BRANO ESTRATTO:
######

Chissà. Se quel giorno mamma lontra si fosse trattenuta, forse sarebbe andata diversamente: lungo il torrente Enza – che nasce in Appennino e affluisce sulla sponda destra del Po, segnando il confine tra le province di Parma e di Reggio –, oggi svetterebbe una diga con relativo bacino d’acqua, capace di alimentare i prati foraggeri della filiera del Parmigiano Reggiano, di produrre energia elettrica, di evitare alluvioni alla foce (l’ultima, nel 2017, sommerse Lentigione di Brescello) e, perché no, di attirare un po’ di turismo sul laghetto.

E invece la lontra – un simpatico mustelide somigliante alla più comune nutria – non si trattenne. Segnalò la sua preziosa presenza. E i lavori della diga – di cui si discuteva da prima dell’Unità d’Italia – si interruppero. "Lungo il fiume Enza è presente una delle ultime famiglie di lontra, animale rarissimo, protetto dalla convenzione di Berna". Era l’ottobre del 1988: i deputati radicali e verdi Adele Faccio, Maria Adelaide Aglietta ed Emilio Vesce, presentarono un’interrogazione che – rafforzata appunto dal fresco ritrovamento di reperti organici – diede forse la spallata definitiva al cantiere. I lavori si fermarono di lì a breve, dopo la costruzione del cosiddetto ‘taglione’, cioé il piede di cemento armato: 368 milioni di lire buttati.

######

DATI FORNITI:
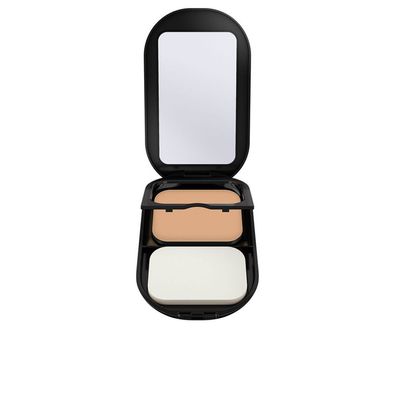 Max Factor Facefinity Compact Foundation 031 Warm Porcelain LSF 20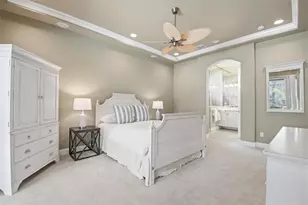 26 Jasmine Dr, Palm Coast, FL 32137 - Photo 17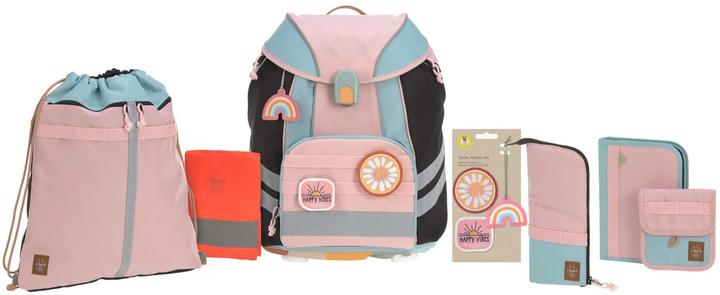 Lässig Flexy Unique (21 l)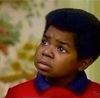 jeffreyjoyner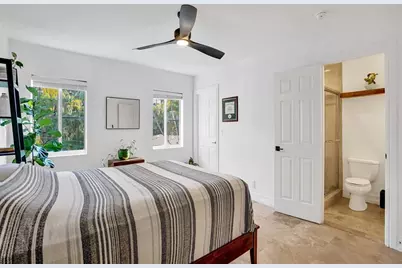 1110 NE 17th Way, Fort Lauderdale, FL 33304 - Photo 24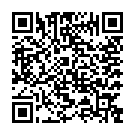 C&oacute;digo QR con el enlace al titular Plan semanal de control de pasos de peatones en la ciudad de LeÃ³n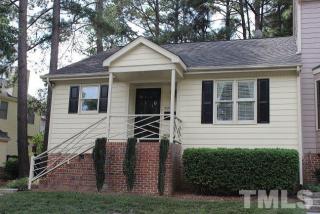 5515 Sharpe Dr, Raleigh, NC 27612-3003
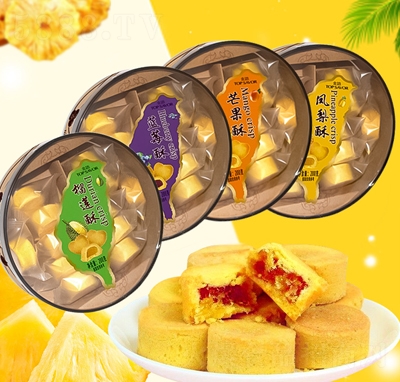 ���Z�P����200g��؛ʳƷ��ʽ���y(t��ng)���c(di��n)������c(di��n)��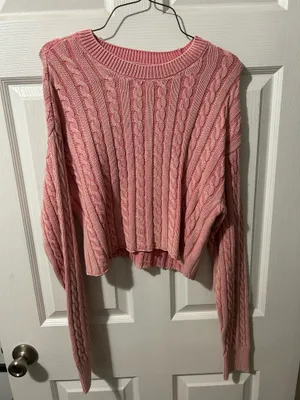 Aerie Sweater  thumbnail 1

######

Secondo il brano estratto, quale località fu sommersa dall'alluvione del 2017?

RISPOSTA:
Lentigione di Brescello.